# Cabinet Jacks



## Gary H (Dec 10, 2008)

You only have to use it once to get hooked. Unlike festool, you only need one.


----------



## GRB (Feb 23, 2009)

wnc viking said:


> Everyone. Would. Like to have a laborer. Like that


But I've never met any like that which is why we got a lift instead. :laughing:


----------



## GRB (Feb 23, 2009)

Gary H said:


> You only have to use it once to get hooked. Unlike festool, you only need one.


I think we're wearing them down, Gary. :thumbsup:


----------



## CrpntrFrk (Oct 25, 2008)

Ok I get the gang thing. That is a good idea.


----------



## wnc viking (Aug 4, 2011)

That I why I work. Alone. When ever I can


----------



## Gary H (Dec 10, 2008)

wnc viking said:


> That I why I work. Alone. When ever I can


No comp, no wages to pay out, and more cash in your hand at the end of the job to buy tools.:thumbup:


----------



## Dirtywhiteboy (Oct 15, 2010)

CrpntrFrk said:


> Ok I get the gang thing. That is a good idea.

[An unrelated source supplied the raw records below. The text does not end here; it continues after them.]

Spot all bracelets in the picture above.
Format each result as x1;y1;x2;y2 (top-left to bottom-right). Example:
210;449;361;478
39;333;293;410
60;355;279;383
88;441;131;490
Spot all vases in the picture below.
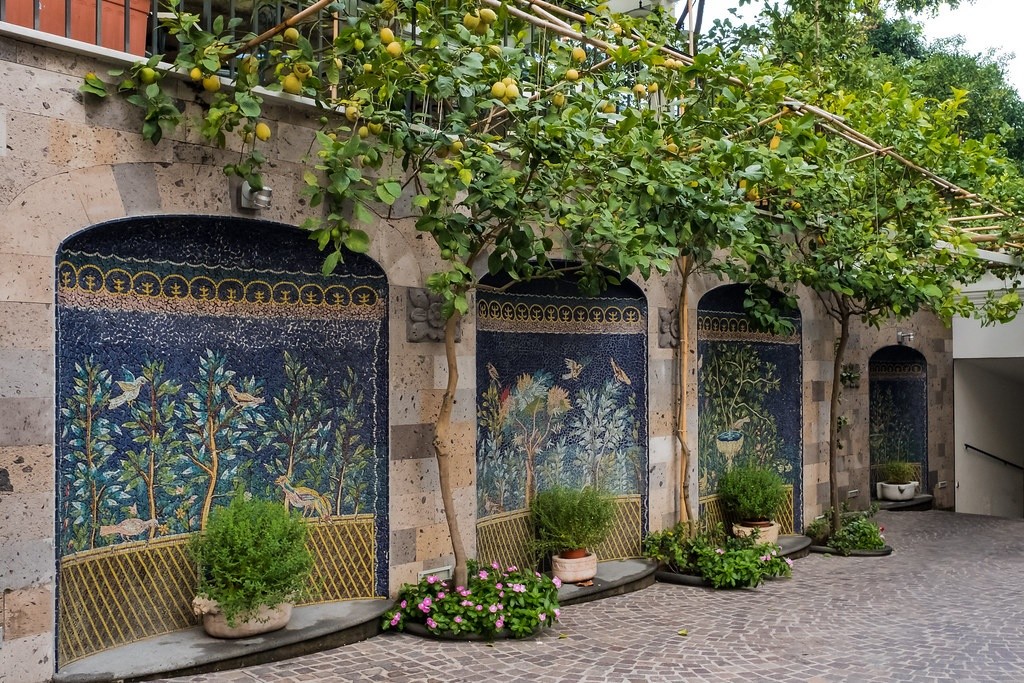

Why screw one box at a time when you screw a bunch of boxes at a time


----------



## Dirtywhiteboy (Oct 15, 2010)

So nobodys used these








http://www.thisiscarpentry.com/2010/07/02/super-wicked-awesome-cabinet-jacks/








So look like I'm gonna build a set and see:whistling


----------



## Gary H (Dec 10, 2008)

That is the first time I ever seen them. You found that on this is Carpentry? The only problem I have is reaching over the lower cabinet to set the uppers. It puts may back in a awkward position.


----------



## GRB (Feb 23, 2009)

Gary H said:


> That is the first time I ever seen them. You found that on this is Carpentry? The only problem I have is reaching over the lower cabinet to set the uppers. It puts may back in a awkward position.


I hate setting base cabinets before uppers. You run the risk of bumping into them & even if you're wearing a vest instead of bags, you can still damage them. Plus, it's a much further reach into the tops of the uppers to drive screws when you're that extra foot away.


----------



## CrpntrFrk (Oct 25, 2008)

Dirtywhiteboy said:


> Why screw one box at a time when you screw a bunch of boxes at a time


I am trying to stay on topic but my mind really wants to go south with that comment.:whistling


----------